## EXCERPTED RECORDS:
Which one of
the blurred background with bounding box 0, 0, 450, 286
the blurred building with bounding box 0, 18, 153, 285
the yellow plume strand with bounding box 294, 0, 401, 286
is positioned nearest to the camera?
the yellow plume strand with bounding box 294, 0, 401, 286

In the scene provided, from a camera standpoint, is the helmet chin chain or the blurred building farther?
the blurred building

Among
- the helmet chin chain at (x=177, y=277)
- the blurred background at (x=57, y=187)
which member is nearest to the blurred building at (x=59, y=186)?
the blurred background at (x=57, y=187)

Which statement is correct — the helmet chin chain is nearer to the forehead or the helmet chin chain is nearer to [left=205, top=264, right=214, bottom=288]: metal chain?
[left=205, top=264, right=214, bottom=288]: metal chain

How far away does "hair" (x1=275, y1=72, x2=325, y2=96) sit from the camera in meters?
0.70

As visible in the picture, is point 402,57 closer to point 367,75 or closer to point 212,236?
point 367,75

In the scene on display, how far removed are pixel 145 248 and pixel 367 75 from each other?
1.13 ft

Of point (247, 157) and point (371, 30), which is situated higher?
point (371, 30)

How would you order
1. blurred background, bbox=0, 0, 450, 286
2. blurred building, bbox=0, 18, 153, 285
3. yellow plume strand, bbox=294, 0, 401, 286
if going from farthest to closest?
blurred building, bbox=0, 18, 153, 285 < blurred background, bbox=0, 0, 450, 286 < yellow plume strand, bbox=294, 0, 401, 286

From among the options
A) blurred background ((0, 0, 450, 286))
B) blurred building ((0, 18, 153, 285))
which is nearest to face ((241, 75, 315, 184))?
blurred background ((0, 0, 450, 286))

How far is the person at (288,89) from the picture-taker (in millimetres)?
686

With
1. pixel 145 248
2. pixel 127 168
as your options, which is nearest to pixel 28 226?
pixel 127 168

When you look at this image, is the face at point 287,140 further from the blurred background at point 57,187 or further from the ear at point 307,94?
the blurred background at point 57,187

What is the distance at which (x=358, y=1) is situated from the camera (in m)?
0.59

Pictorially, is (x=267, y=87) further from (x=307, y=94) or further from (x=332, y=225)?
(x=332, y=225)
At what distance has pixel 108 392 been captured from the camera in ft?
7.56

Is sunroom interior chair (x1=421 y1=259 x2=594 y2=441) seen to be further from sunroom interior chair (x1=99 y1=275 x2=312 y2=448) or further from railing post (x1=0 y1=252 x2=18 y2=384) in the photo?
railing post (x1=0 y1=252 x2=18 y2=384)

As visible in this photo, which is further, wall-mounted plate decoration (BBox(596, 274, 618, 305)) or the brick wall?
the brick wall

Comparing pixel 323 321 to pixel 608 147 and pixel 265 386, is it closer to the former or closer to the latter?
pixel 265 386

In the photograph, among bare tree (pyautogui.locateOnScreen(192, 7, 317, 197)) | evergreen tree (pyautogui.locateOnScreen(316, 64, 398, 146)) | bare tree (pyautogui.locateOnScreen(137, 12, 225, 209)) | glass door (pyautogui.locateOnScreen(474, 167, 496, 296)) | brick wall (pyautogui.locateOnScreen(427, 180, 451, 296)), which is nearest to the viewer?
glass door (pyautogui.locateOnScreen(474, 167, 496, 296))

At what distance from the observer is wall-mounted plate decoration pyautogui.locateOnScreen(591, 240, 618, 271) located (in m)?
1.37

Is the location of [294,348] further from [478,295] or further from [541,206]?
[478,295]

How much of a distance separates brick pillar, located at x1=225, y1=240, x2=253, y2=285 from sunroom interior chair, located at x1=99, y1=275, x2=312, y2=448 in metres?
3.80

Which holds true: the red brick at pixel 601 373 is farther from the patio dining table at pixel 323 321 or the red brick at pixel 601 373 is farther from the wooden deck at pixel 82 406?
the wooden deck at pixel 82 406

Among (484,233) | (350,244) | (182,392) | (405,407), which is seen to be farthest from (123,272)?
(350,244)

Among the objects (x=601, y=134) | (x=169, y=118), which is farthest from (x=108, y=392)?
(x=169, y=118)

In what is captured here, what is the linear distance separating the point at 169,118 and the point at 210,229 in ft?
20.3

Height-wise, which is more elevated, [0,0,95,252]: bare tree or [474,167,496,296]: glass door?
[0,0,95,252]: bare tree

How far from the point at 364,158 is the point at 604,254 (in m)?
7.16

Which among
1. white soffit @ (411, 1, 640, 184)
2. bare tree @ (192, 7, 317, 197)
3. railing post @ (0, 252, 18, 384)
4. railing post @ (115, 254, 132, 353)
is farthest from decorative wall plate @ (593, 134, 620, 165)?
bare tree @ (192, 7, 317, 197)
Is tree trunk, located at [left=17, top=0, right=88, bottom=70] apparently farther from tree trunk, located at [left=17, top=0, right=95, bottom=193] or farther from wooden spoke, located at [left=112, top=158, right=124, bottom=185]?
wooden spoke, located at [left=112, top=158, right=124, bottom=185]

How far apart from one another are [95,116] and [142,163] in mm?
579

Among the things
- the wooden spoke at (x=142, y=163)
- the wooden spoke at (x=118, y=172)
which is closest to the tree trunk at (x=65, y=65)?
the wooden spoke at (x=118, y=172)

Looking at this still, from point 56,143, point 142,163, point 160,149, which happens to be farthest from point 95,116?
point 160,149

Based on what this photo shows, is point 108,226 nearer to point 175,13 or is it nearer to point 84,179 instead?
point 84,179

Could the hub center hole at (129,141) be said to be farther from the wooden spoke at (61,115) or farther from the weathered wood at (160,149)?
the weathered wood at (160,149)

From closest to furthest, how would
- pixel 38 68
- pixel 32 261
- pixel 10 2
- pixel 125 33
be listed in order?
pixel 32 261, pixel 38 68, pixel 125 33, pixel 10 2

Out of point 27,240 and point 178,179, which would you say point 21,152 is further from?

## WHAT IS ASKED:
Repeat the data verbatim.

## ANSWER BELOW:
Which one of
the blurred background with bounding box 0, 0, 450, 286
the blurred building with bounding box 0, 18, 153, 285
the yellow plume strand with bounding box 294, 0, 401, 286
is positioned nearest to the camera?
the yellow plume strand with bounding box 294, 0, 401, 286

In the scene provided, from a camera standpoint, is the helmet chin chain or the blurred building farther?
the blurred building

Among
- the helmet chin chain at (x=177, y=277)
- the blurred background at (x=57, y=187)
which member is nearest to the blurred building at (x=59, y=186)?
the blurred background at (x=57, y=187)

Which statement is correct — the helmet chin chain is nearer to the forehead or the helmet chin chain is nearer to [left=205, top=264, right=214, bottom=288]: metal chain?
[left=205, top=264, right=214, bottom=288]: metal chain

How far away does "hair" (x1=275, y1=72, x2=325, y2=96) sit from the camera in meters?
0.70

As visible in the picture, is point 402,57 closer to point 367,75 or closer to point 212,236?
point 367,75

In the scene on display, how far removed are pixel 145 248 and pixel 367 75 from each other?
1.13 ft

Of point (247, 157) and point (371, 30), which is situated higher?
point (371, 30)

How would you order
1. blurred background, bbox=0, 0, 450, 286
2. blurred building, bbox=0, 18, 153, 285
3. yellow plume strand, bbox=294, 0, 401, 286
if going from farthest to closest?
blurred building, bbox=0, 18, 153, 285 < blurred background, bbox=0, 0, 450, 286 < yellow plume strand, bbox=294, 0, 401, 286

From among the options
A) blurred background ((0, 0, 450, 286))
B) blurred building ((0, 18, 153, 285))
which is nearest to face ((241, 75, 315, 184))?
blurred background ((0, 0, 450, 286))

How far is the person at (288,89) from the picture-taker (in millimetres)?
686

With
1. pixel 145 248
2. pixel 127 168
as your options, which is nearest to pixel 28 226?
pixel 127 168

When you look at this image, is the face at point 287,140 further from the blurred background at point 57,187 or further from the ear at point 307,94?
the blurred background at point 57,187

What is the distance at which (x=358, y=1) is situated from the camera (in m)?
0.59

Pictorially, is (x=267, y=87) further from (x=307, y=94) or further from (x=332, y=225)?
(x=332, y=225)
At what distance has pixel 108 392 been captured from the camera in ft?
7.56

Is sunroom interior chair (x1=421 y1=259 x2=594 y2=441) seen to be further from sunroom interior chair (x1=99 y1=275 x2=312 y2=448) or further from railing post (x1=0 y1=252 x2=18 y2=384) in the photo?
railing post (x1=0 y1=252 x2=18 y2=384)

As visible in this photo, which is further, wall-mounted plate decoration (BBox(596, 274, 618, 305)) or the brick wall?
the brick wall

Comparing pixel 323 321 to pixel 608 147 and pixel 265 386, is it closer to the former or closer to the latter?
pixel 265 386

In the photograph, among bare tree (pyautogui.locateOnScreen(192, 7, 317, 197)) | evergreen tree (pyautogui.locateOnScreen(316, 64, 398, 146)) | bare tree (pyautogui.locateOnScreen(137, 12, 225, 209)) | glass door (pyautogui.locateOnScreen(474, 167, 496, 296)) | brick wall (pyautogui.locateOnScreen(427, 180, 451, 296)), which is nearest to the viewer?
glass door (pyautogui.locateOnScreen(474, 167, 496, 296))

At what distance from the observer is wall-mounted plate decoration pyautogui.locateOnScreen(591, 240, 618, 271) located (in m)?
1.37

Is the location of [294,348] further from [478,295] or further from [541,206]?
[478,295]

How much of a distance separates brick pillar, located at x1=225, y1=240, x2=253, y2=285 from sunroom interior chair, located at x1=99, y1=275, x2=312, y2=448 in metres?
3.80

Which holds true: the red brick at pixel 601 373 is farther from the patio dining table at pixel 323 321 or the red brick at pixel 601 373 is farther from the wooden deck at pixel 82 406?
the wooden deck at pixel 82 406

Among (484,233) | (350,244) | (182,392) | (405,407), which is seen to be farthest from (123,272)?
(350,244)

Among the objects (x=601, y=134) | (x=169, y=118), which is farthest from (x=108, y=392)?
(x=169, y=118)

In what is captured here, what is the linear distance separating the point at 169,118 and the point at 210,229 in ft?
20.3

Height-wise, which is more elevated, [0,0,95,252]: bare tree or [474,167,496,296]: glass door?
[0,0,95,252]: bare tree

How far from the point at 364,158 is the point at 604,254 (in m)?
7.16

Which among
1. white soffit @ (411, 1, 640, 184)
2. bare tree @ (192, 7, 317, 197)
3. railing post @ (0, 252, 18, 384)
4. railing post @ (115, 254, 132, 353)
is farthest from decorative wall plate @ (593, 134, 620, 165)?
bare tree @ (192, 7, 317, 197)
Is tree trunk, located at [left=17, top=0, right=88, bottom=70] apparently farther from tree trunk, located at [left=17, top=0, right=95, bottom=193] or farther from wooden spoke, located at [left=112, top=158, right=124, bottom=185]?
wooden spoke, located at [left=112, top=158, right=124, bottom=185]

How far apart from one another are [95,116] and [142,163] in mm?
579

Among the things
- the wooden spoke at (x=142, y=163)
- the wooden spoke at (x=118, y=172)
which is closest to the tree trunk at (x=65, y=65)?
the wooden spoke at (x=118, y=172)

Looking at this still, from point 56,143, point 142,163, point 160,149, which happens to be farthest from point 95,116?
point 160,149

Based on what this photo shows, is point 108,226 nearer to point 175,13 or is it nearer to point 84,179 instead?
point 84,179

Could the hub center hole at (129,141) be said to be farther from the wooden spoke at (61,115) or farther from the weathered wood at (160,149)?
the weathered wood at (160,149)

From closest to furthest, how would
- pixel 38 68
- pixel 32 261
- pixel 10 2
- pixel 125 33
be listed in order?
pixel 32 261, pixel 38 68, pixel 125 33, pixel 10 2

Out of point 27,240 and point 178,179, which would you say point 21,152 is further from?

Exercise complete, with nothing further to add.